Set exercise: Reproduce the material from the line that has "this 1343×896 image." through the line that has "rusted metal surface [912, 762, 1343, 895]", swapping "detector" for "scanner" and changing nothing else.

Data for this exercise:

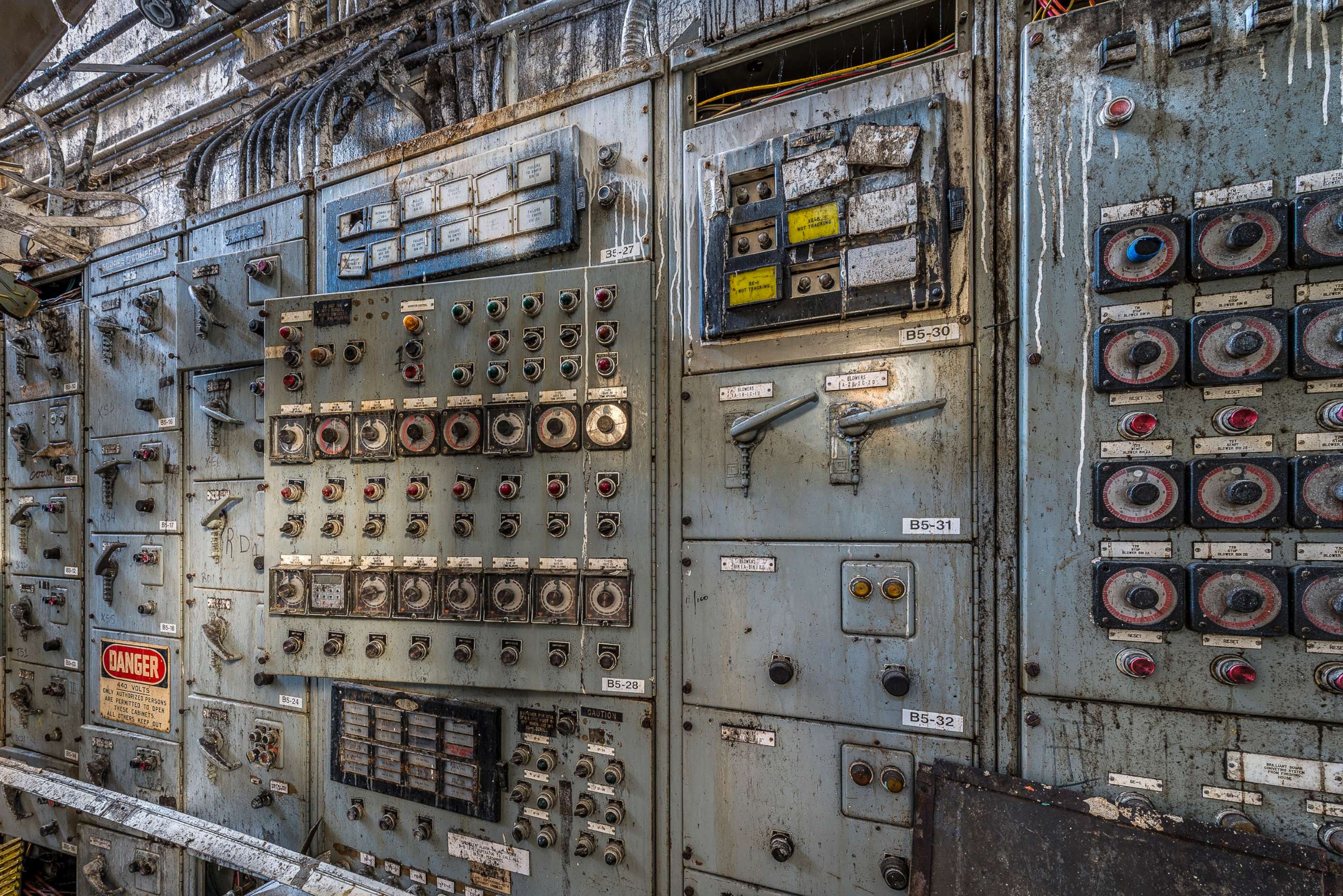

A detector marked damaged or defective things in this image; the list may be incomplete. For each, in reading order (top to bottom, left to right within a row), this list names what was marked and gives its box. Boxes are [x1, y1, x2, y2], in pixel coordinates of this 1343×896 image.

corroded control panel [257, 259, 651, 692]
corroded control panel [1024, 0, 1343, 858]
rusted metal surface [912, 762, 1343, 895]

...

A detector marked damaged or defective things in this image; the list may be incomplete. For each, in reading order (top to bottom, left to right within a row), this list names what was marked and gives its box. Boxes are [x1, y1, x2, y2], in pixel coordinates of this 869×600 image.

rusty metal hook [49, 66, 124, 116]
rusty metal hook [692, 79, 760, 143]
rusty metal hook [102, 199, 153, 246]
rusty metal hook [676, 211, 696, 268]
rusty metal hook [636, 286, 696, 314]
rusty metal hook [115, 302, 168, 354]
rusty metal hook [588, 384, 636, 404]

* * *

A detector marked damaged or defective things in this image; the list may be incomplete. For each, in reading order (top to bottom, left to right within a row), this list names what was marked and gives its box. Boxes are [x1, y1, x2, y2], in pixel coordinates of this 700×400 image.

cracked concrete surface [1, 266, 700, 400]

Task solution:
A scanner marked damaged or defective things in this image; the list may be incomplete. For each, in reading order (top to bottom, left to right within a row), this list names what was marked and gives its box. Boxes are [x1, y1, x2, y2], in pixel coordinates of this 1343×896 image.

corroded control panel [257, 259, 651, 692]
corroded control panel [1024, 0, 1343, 858]
rusted metal surface [912, 762, 1343, 895]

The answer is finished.